Floor plan of a single-family house, feedback

  • Erstellt am 2025-06-20 15:58:41

11ant

2025-06-26 13:53:25
  • #1

Oh, entrepreneurial attitude towards the home project: if I haven’t forgotten anyone, then besides you I actually only know this from and .

Self-awarding is mainly dangerous only for novice homeowners, and in the way you described it is actually exemplary.

The OP doesn’t want, like you, an installation in an installation level manufactured on site after the setting date, but rather empty conduits in the prefabricated walls (which are therefore produced deviating from the standard process). Here an aqueduct system for penetrating moisture (or even dampness) can easily develop.

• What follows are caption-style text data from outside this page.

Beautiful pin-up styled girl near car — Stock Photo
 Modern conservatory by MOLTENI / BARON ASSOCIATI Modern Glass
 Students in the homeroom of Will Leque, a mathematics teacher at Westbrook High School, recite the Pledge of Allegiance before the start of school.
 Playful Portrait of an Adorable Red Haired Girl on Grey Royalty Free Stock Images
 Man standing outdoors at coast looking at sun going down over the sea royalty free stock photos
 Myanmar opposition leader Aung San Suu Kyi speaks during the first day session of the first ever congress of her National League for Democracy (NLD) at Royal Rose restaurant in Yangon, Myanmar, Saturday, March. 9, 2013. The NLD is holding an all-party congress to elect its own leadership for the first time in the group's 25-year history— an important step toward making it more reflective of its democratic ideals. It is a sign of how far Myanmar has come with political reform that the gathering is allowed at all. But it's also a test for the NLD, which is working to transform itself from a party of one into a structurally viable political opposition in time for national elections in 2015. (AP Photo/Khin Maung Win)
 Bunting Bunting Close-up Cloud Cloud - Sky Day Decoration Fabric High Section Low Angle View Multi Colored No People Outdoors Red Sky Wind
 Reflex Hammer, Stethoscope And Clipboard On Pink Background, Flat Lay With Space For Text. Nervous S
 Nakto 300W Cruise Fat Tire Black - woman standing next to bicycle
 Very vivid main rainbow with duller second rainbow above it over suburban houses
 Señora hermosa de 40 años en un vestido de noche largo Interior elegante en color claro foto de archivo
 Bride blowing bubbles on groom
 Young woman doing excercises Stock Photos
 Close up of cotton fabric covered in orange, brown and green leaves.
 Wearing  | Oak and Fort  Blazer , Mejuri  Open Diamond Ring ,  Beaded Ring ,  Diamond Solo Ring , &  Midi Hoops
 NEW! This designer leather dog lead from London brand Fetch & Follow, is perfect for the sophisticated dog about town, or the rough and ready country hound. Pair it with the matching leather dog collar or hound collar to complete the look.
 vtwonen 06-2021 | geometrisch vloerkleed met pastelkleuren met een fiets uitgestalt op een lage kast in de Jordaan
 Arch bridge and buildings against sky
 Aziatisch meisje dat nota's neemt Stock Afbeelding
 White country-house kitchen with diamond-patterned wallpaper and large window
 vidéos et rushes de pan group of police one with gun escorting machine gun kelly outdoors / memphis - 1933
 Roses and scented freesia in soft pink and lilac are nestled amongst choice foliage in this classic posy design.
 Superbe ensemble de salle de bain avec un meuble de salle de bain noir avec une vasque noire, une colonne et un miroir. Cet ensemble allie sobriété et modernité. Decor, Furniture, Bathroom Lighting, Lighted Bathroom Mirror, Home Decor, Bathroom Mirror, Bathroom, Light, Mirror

At the total thickness of the interior walls with installation layers added on both sides. Two times three cm plus quickly come together there. A non-load-bearing interior wall approaches the thickness usual for load-bearing interior walls, and a load-bearing one even develops into a veritable cavernous man.
 

Ganneff

2025-06-26 14:04:50
  • #2


The only thing that deviates is that I deliver the plan, not their standard electrician. It is an absolutely normal process that they do the pull wires and drill the boxes.
 

wiltshire

2025-06-26 16:59:43
  • #3
That is of course a difference. If the electrical planning is integrated into the migration position, then I agree with you. That carries a whole bunch of risks that even I would avoid. I can only advise you against commissioning the company to build the empty conduits according to your plan. The smallest error – no matter by whom – has a big impact there. If a wall-to-wall connection simply doesn't fit – then you have a huge problem and immediately lose claims if you start drilling. The factory people will not want to start drilling either. Result: In the best case a few weeks of construction delay. In the worst case no satisfactory solution. You get a house that does not come from a series production, but from a finely standardized manufacturing process that is highly sensitive to changes. The intervention by an empty conduit plan not coming from this process is significant. We do not have any interior walls that were manufactured in the factory if you do not count the load-bearing partition walls between the three residential units as classic interior walls. In general, we hardly have any interior walls. The few meters around the bathrooms and the guest toilet, as well as the beverage refrigerator, we had constructed on site using drywall construction.
 

Ganneff

2025-06-26 17:09:42
  • #4


I don’t understand that part.

My walls will be assembled the same way as always. Boxes and cables will be installed just like always. There’s nothing different except that the plan "box X here, Y there" was written not by person A, but by person B.

The walls are delivered finished (both sides closed, holes for boxes made, pull wire going up). The ceilings are open. They assemble the house on site. Then the electrician (no matter if mine or theirs) runs the cables, following the pull wire up into the ceiling sections and from there to the destination. Then they come back and close the ceilings and finish their work.

Where am I supposed to drill, for what? Where is there more risk in that? I don’t want them to do things that require completely reconfiguring their machines and everything experimental, with processes no one has ever seen before.
 

wiltshire

2025-06-26 17:42:50
  • #5
No problem. It's simply about the difference between theory and practice. Since there is theoretically none, a discussion about it is difficult. And therein lies the risk, because that applies to the craftsmanship aspect, but neither to work preparation (especially machine setup), nor to quality control (aspects that usually never have to be considered). Therefore, it may be that the walls are indeed "assembled" exactly as you somewhat disparagingly put it, as usual, go through quality control as usual, are installed as usual, and then it turns out, for example, that a transition from wall to wall is unfortunately slightly misaligned and the cable ducts do not connect to each other.
 

motorradsilke

2025-06-26 17:58:31
  • #6
But that can just as easily happen if their electrician makes the plan. I see no difference there either.